* _PASSAGE SHOWN_:
- Opening Delimiter -

Federal health and safety officials have issued a warning this week about the dangers of baby sleep positioning devices, noting that they have been implicated in at least two recent infant deaths.
According to a safety announcement from the Food and Drug Administration and Consumer Product Safety Commission, two recently reported deaths among small children that are blamed on suffocation courtesy of an infant sleep positioning device have underscored the often overlooked dangers of them.
In fact, the agencies urge consumers and health care professionals to stop using infant sleep positioning devices altogether immediately to avoid the risk they pose of Sudden Infant Death Syndrome (SIDS). There are at least a dozen deaths that can be blamed on infant sleep positioning devices in total, the agencies report.
According to the warning from the FDA and CPSC, the “most common types of sleep positioners feature bolsters attached to each side of a thin mat and wedges to elevate the baby’s head. The sleep positioners are intended to keep a baby in a desired position while sleeping. They are often used with infants under 6 months old.”
Rather than use these infant sleep positioning devices, the agencies cite American Academy of Pediatrics recommendations on proper infant sleep techniques that have proven to be the safest and pose the least risk of injury. Infants should be placed to sleep on their backs, on a firm surface free of soft objects, toys, and loose bedding.

- Closing Delimiter -

* _CHECK YOUR UNDERSTANDING_:
A - Render this sentence from the article on infant sleep positioners in Spanish: "Infants should be placed to sleep on their backs, on a firm surface free of soft objects, toys, and loose bedding."
B - Carry on the article about the infant sleep positioner warning from the point where it ends.

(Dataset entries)
- Opening Delimiter -

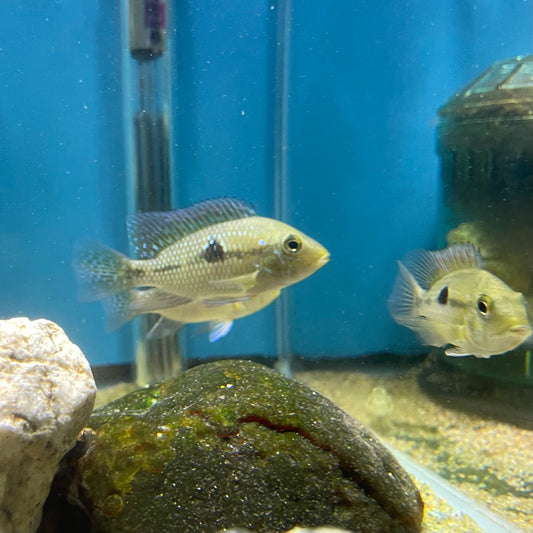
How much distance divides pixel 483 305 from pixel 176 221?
1868mm

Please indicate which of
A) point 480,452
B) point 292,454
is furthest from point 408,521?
point 480,452

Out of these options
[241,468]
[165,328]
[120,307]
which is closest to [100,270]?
[120,307]

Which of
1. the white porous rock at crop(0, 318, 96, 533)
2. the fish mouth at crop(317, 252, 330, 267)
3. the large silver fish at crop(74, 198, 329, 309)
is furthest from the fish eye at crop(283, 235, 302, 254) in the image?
the white porous rock at crop(0, 318, 96, 533)

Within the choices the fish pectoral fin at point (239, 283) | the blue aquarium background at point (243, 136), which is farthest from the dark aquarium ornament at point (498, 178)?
the fish pectoral fin at point (239, 283)

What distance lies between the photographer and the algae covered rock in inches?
72.9

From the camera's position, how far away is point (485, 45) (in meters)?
3.81

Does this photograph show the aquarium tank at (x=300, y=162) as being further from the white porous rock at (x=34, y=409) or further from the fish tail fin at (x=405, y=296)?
the white porous rock at (x=34, y=409)

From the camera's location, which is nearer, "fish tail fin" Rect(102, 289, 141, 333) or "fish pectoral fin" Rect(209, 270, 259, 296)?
"fish pectoral fin" Rect(209, 270, 259, 296)

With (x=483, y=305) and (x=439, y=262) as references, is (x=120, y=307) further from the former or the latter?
(x=483, y=305)

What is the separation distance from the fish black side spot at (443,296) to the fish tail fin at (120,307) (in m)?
1.90

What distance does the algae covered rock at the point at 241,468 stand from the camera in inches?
72.9

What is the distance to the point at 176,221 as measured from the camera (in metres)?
3.00

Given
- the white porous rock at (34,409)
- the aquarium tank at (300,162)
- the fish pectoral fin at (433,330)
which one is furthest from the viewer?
the aquarium tank at (300,162)

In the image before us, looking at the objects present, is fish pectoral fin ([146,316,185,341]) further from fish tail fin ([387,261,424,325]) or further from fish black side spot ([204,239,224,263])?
fish tail fin ([387,261,424,325])
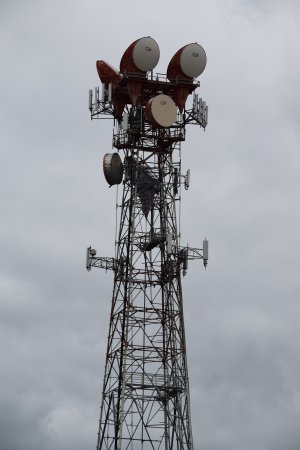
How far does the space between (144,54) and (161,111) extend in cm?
477

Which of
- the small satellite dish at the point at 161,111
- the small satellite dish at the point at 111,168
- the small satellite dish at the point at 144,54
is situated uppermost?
the small satellite dish at the point at 144,54

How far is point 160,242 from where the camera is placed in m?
185

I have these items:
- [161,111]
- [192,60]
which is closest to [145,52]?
[192,60]

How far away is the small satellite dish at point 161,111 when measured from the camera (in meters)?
183

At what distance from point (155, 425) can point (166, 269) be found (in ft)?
41.9

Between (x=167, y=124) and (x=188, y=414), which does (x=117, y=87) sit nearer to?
(x=167, y=124)

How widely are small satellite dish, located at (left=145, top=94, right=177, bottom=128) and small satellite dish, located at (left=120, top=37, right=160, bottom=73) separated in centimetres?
268

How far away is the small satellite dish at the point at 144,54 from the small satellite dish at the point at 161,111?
268cm

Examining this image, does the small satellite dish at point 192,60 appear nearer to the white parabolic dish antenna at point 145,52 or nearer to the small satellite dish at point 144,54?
the small satellite dish at point 144,54

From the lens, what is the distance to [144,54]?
184m

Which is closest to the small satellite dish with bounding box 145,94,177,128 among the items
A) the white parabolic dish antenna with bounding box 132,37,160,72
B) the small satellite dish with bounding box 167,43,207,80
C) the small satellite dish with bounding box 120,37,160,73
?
the small satellite dish with bounding box 120,37,160,73

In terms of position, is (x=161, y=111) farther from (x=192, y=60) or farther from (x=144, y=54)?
(x=192, y=60)

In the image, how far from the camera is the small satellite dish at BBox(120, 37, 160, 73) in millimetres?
183500

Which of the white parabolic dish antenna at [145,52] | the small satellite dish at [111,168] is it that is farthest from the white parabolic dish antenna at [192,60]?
the small satellite dish at [111,168]
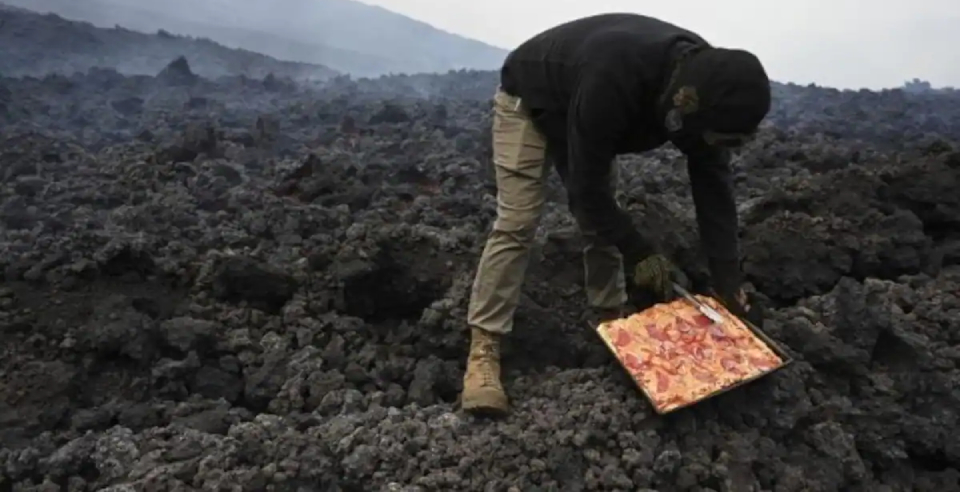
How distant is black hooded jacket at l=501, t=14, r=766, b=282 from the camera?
2.43 metres

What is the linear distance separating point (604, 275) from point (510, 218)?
513mm

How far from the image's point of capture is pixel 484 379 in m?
2.85

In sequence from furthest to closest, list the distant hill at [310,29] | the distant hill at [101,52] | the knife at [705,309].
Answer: the distant hill at [310,29] < the distant hill at [101,52] < the knife at [705,309]

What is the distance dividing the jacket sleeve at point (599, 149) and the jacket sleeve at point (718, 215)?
28 cm

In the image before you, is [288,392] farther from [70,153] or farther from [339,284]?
[70,153]

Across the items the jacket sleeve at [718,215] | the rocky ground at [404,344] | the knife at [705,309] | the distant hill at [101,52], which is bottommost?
the distant hill at [101,52]

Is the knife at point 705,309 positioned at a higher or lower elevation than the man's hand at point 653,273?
lower

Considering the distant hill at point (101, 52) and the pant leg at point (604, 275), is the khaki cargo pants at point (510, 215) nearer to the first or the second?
the pant leg at point (604, 275)

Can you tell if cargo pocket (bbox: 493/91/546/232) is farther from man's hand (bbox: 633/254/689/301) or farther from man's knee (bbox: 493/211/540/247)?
man's hand (bbox: 633/254/689/301)

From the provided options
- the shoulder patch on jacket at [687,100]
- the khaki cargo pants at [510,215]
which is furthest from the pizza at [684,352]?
the shoulder patch on jacket at [687,100]

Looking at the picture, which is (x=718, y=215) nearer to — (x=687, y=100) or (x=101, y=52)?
(x=687, y=100)

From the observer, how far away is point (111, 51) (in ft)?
55.4

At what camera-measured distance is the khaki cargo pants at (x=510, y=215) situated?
2.90 m

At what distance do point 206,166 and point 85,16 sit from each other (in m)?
16.2
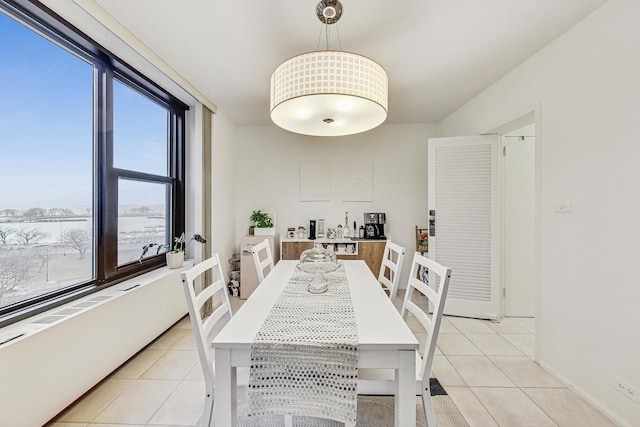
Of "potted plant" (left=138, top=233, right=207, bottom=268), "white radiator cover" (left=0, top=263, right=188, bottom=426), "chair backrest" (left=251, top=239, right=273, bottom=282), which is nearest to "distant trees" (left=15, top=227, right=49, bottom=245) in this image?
"white radiator cover" (left=0, top=263, right=188, bottom=426)

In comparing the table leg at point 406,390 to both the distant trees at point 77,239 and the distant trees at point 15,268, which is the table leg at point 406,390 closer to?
the distant trees at point 15,268

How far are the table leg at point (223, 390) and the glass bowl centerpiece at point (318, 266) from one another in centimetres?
65

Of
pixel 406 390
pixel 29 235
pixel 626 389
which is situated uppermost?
pixel 29 235

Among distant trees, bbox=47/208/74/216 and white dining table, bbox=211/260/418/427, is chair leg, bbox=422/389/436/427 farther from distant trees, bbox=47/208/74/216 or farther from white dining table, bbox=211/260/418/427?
distant trees, bbox=47/208/74/216

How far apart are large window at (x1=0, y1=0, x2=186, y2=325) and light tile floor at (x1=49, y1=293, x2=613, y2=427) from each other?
2.27 feet

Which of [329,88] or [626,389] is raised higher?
[329,88]

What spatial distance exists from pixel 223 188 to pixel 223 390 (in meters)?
3.10

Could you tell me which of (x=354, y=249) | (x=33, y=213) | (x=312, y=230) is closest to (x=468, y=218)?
(x=354, y=249)

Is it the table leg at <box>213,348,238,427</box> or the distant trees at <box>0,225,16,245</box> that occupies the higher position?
the distant trees at <box>0,225,16,245</box>

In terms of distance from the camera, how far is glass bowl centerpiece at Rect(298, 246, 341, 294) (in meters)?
1.64

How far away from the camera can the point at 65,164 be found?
6.35ft

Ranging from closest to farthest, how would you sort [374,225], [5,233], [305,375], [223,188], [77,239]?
1. [305,375]
2. [5,233]
3. [77,239]
4. [223,188]
5. [374,225]

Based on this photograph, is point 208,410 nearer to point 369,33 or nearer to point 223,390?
point 223,390

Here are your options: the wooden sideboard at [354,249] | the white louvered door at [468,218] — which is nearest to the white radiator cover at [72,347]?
the wooden sideboard at [354,249]
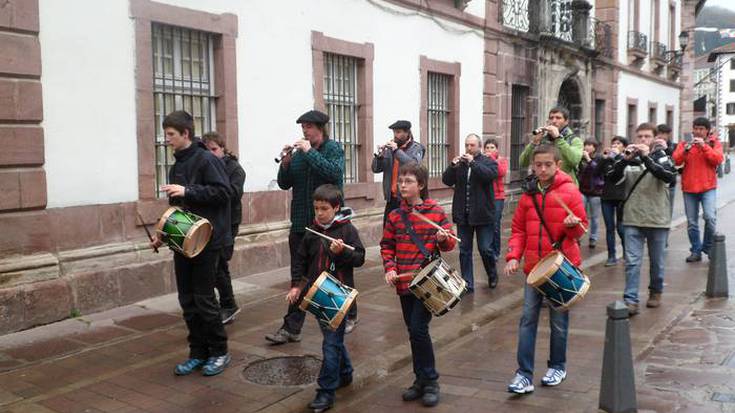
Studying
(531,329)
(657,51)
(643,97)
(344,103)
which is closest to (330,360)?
(531,329)

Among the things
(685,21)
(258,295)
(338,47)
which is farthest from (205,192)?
(685,21)

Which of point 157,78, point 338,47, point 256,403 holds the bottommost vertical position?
point 256,403

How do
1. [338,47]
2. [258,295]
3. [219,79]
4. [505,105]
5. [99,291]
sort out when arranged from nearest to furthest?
[99,291] < [258,295] < [219,79] < [338,47] < [505,105]

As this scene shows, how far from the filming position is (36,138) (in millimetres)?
6594

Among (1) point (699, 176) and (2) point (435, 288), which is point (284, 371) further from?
(1) point (699, 176)

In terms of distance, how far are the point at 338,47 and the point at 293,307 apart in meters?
5.52

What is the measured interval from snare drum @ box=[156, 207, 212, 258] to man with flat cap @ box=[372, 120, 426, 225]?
9.76 feet

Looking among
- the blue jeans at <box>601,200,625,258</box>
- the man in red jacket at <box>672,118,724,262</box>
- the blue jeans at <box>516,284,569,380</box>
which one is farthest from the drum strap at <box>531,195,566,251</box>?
the man in red jacket at <box>672,118,724,262</box>

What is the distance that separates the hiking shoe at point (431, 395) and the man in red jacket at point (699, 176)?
621 centimetres

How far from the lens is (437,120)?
1342 centimetres

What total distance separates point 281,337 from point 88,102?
10.5 feet

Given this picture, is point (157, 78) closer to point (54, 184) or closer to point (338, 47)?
point (54, 184)

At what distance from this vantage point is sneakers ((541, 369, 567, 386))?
16.3 feet

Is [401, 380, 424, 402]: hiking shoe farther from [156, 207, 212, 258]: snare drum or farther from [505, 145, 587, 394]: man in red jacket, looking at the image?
[156, 207, 212, 258]: snare drum
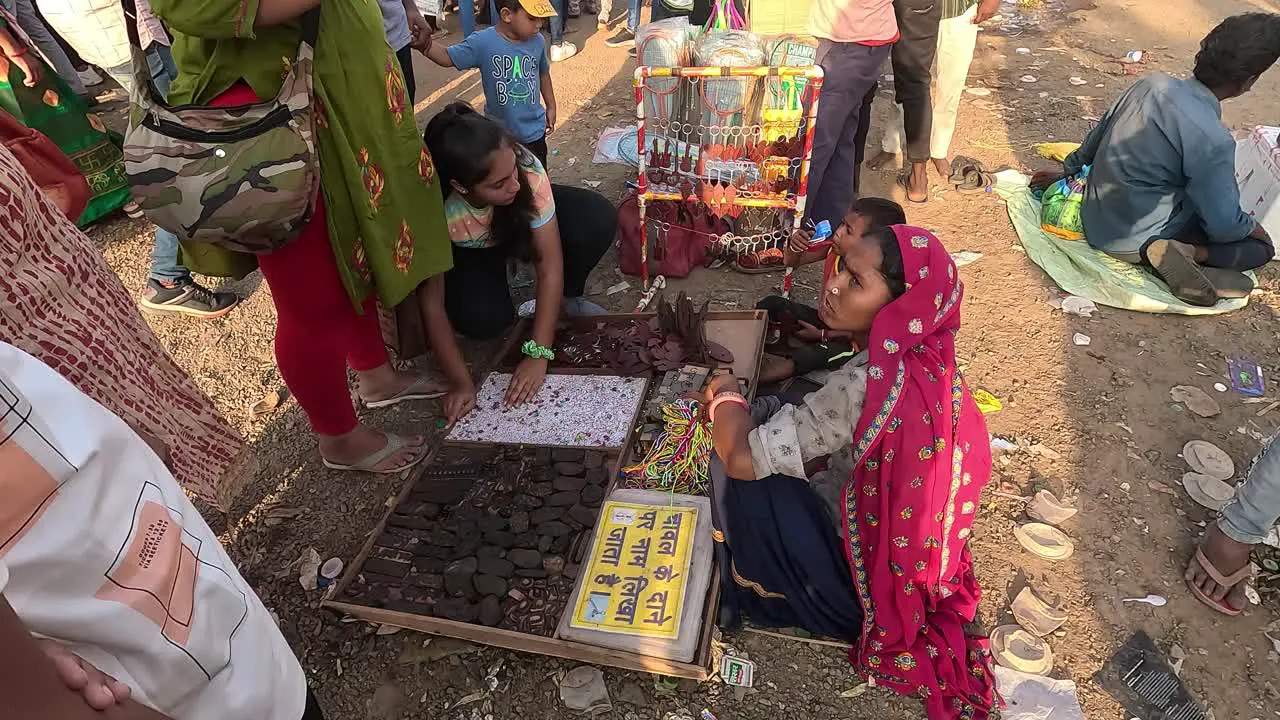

- Closing Delimiter -

* _ANSWERS PROVIDED_:
A - Los bebés deben ser colocados para dormir boca arriba, sobre una superficie firme libre de objetos blandos, juguetes y ropa de cama suelta.

B -
People should never use infant positioning devices to hold a baby on its back or side. Doing so could put the baby at risk of serious injuries or death. Pillows, sleep positioners, quits, and other objects should also never be used. Babies being put down to sleep for the night or even for just a nap should only be placed on their back.
Both agencies state that in the last 13 years, a dozen infant deaths have been blamed on sleep positioning devices. In addition to these reports, the agencies have also been made aware of dozens more reports in which infants have suffered serious injuries as a result of the dangerous sleep positioning devices.
“We urge parents and caregivers to take our warning seriously and stop using these sleep positioners so children can be assured of a safe sleep,” says Inez Tenenbaum, chairman of the Consumer Product Safety Commission.
The FDA is also requiring manufacturers of these products to prove that their medical benefits – namely in the treatment of infant GERD and “flat head syndrome” – outweigh these serious injury risks. The agency previously approved a few of these devices for the treatment of those conditions.